Admitting which book of the Bible is your favorite is like admitting you have a favorite child. You are supposed to love them all equally, but deep down inside you know that there is one that aggravates you less than the others. If I were asked to name that book of the Bible most difficult for me to love, that would be easy. It’s Job. A friend of mine who once described Job as “nauseating.” It is practically unteachable, and perfectly unpreachable. However, the child you are least likely to favor is the one who undoubtedly needs more of your affection, and so the book of the Bible that you love least is probably the one you need the most. Also, confessing that you love one child (or book) more than the others is liable to reveal more about you than the child (or book.)
Acknowledging this, I am prepared to say that the book of the Bible I enjoy the most is Mark’s Gospel. As someone who generally values efficiency and getting-to-the point I find Mark’s economical writing style highly satisfying. He is a story-teller who wastes no time putting us right into the thick of the action with Jesus’ baptism. In this shortest of the four gospels, Jesus is always on the move. Mark uses the word “immediately” or “straightway” almost forty times, giving the sense that Jesus is busy doing so many extraordinary things that He does not even stop to catch His breath. When you read through Mark in one short sitting, you come away with a sense of the urgency of Jesus’ life and work. Jesus never stands still nor passively sits back, but He charges ahead, taking initiative, taking responsibility. In this way Mark’s gospel challenges and inspires me to join Jesus in His offensive against the enemy.
But to say that Mark’s language is economical is not to say that it reads like a USA Today article, without art or literary value. In fact, this gospel is densely-layered with countless inter-textual allusions and symbols. Just look at all that is packed into chapter one, verse thirteen, after the Spirit drives Jesus into the wilderness. “And He was there in the wilderness forty days, tempted by Satan, and was with the wild beasts; and the angels ministered to Him.” A network of connections light up as we remember all the wilderness wanderings and exiles, what happens when you see the number forty, who was tempted by Satan, the various encounters with wild beasts, and the relevance of the ministry of angels. Mark connects all this Biblical history and symbolism with just twenty-four words!

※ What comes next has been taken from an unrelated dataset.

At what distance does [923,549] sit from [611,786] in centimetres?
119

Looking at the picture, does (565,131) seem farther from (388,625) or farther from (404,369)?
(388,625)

Mark’s writing is so tight and compact that when you get a bit of color, it stands out like a flashing neon sign. In chapter six Jesus feeds the five thousand. Mark mentions that they sat down on the “green” grass, and immediately after that Jesus calms the waters. The imagery is striking. Herod, the false shepherd, has just served John’s head on a platter. In stark contrast, Jesus is the good shepherd who prepares a table before His sheep, making them lie down in green pastures and leading them beside still waters. Therefore we can trust Him, not Herod, to lead us in paths of righteousness. Again, all this is compressed into just a few short verses.
For all its economy and density, Mark’s gospel is my favorite to read and teach. I genuinely do love the other sixty-five books as well, even Job, and for the record my favorite child is whichever one is currently mowing the grass.